Processing barcoded Fastq files#
You would likely encounter barcoded fastq files when working with single cell ATAC-seq data. As on early days of single cell ATAC-seq, cell barcodes are usually added to the read name of the fastq files.
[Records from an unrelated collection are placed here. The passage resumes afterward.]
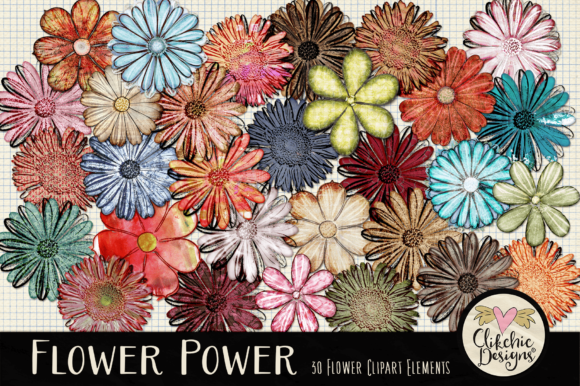Flower Clipart Elements Graphic Illustrations By clikchicdesigns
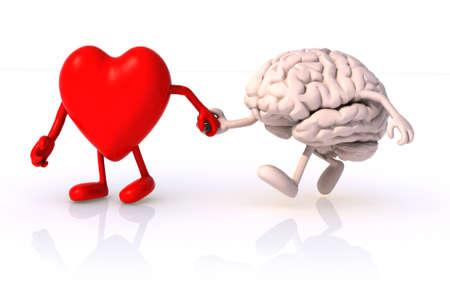 hart en de hersenen die wandelen hand in hand, concept van de gezondheid van het lopen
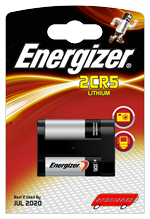 Blister unitaire 2CR5 - photo lithium - 6V - Energizer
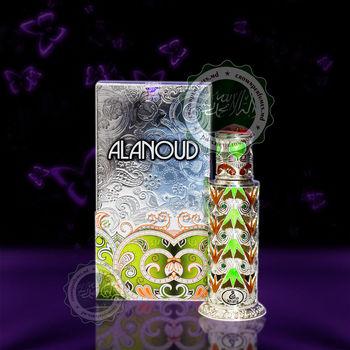 Alanoud | Аль Ануд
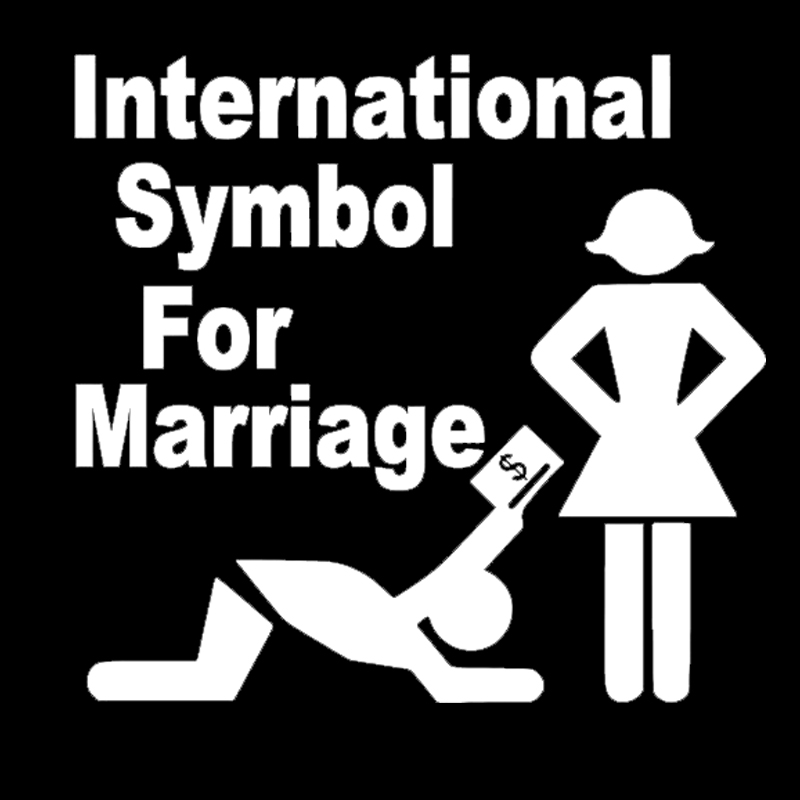 International sign for marriage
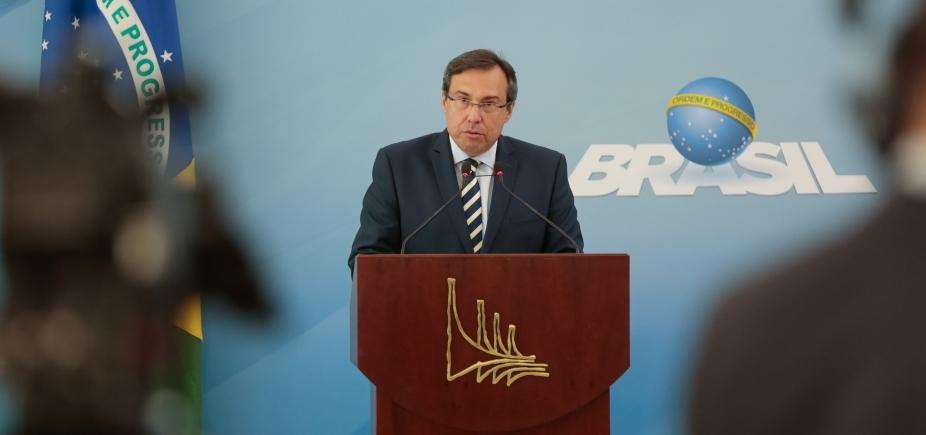 Após queda de braço, Temer indica seu porta-voz para comando da EBC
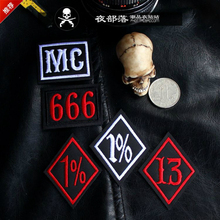5PCS HELLS ANGELS Embroidery Knight Harley metal jacket and vest motorcycle MC patches for clothing parches bages for chothing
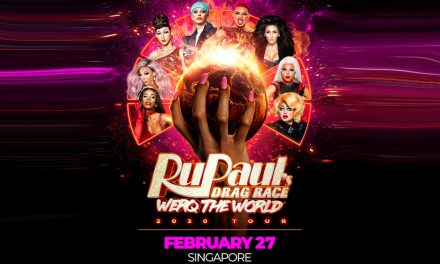 Here are RuPaul's Drag Race Werq the World 2020 Tour Asian stops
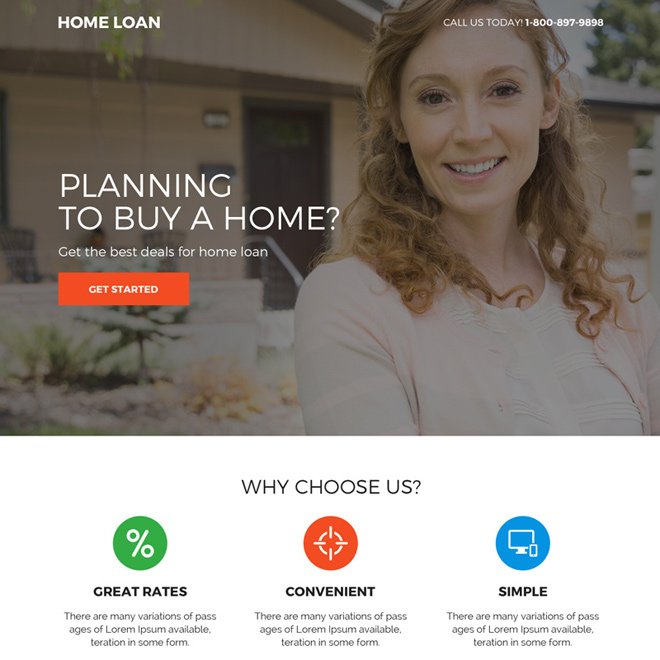 home loan responsive mini landing page design Home Loan example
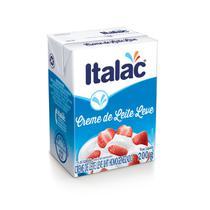 Creme Leite 200g Italac -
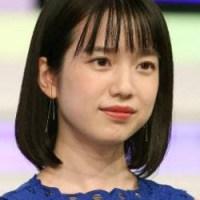 [Sad news] Ayaka Hironaka, Minami Tanaka (32) is publicly executed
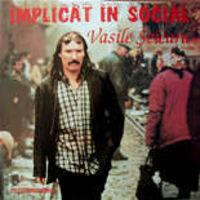 Vasile Seicaru - Implicat in social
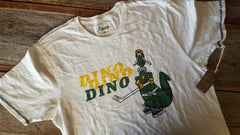 DINO the Dinosaur Ciccarelli T-Shirt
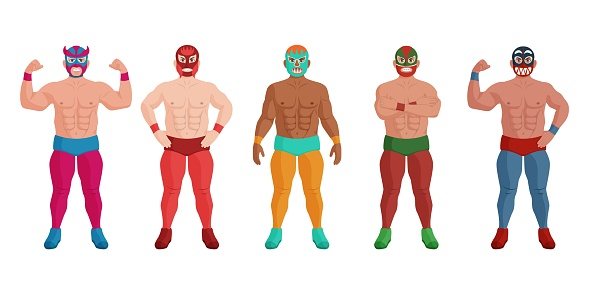 Mexican wrestler in different mask standing in row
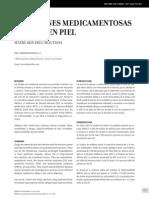 Reacciones Medicamentosas Severas en Piel-9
This notebook demonstrates how to process these barcoded fastq files.
[1]:
import precellar
Extracting cell barcodes from read names#
[2]:
!zcat R1.fq.gz | head
@CCAGCACAAGCCATCCTATCGT:A00953:155:HVCHLDRXX:1:1101:1036:1031 1:N:0:1
ANCTTGGATCATCAGGTTTGTCTGTAGCTGATTTATTTCTTTAAGTTTCCC
+
F#FFFFFFFF:FFFFFFFFFFFFFFFFFFFFFFFFFFFFFFFFFFFFFFFF
@TAACCACTACGAATGACTGACA:A00953:155:HVCHLDRXX:1:1101:1127:1031 1:N:0:1
TNCCAGGACCAGTGACCGTCACCCGCAGTAAGGATCGGGGCGGCTCCGCCA
+
F#:FFFFFFFFF:FFFFF:FF,F,FFFFFFFF,FFF:FFFF:FFFFFF,FF
@CGATATGTAGGGGACTAATTCC:A00953:155:HVCHLDRXX:1:1101:1145:1031 1:N:0:1
GNCGGATCACAAGGTCAGGAGTTCGAGACCTGGCTGGCCAACACGGTGAAA
gzip: stdout: Broken pipe
[3]:
precellar.utils.strip_barcode_from_fastq(
'R1.fq.gz',
'R1_processed.fq.zst',
out_barcode='I1.fq.zst',
regex="^([ACTG]+):",
right_add=1,
)
precellar.utils.strip_barcode_from_fastq(
'R2.fq.gz',
'R2_processed.fq.zst',
regex="^([ACTG]+):",
right_add=1,
)
[4]:
assay = precellar.SeqSpec("https://raw.githubusercontent.com/regulatory-genomics/precellar/refs/heads/main/seqspec_templates/generic_atac.yaml")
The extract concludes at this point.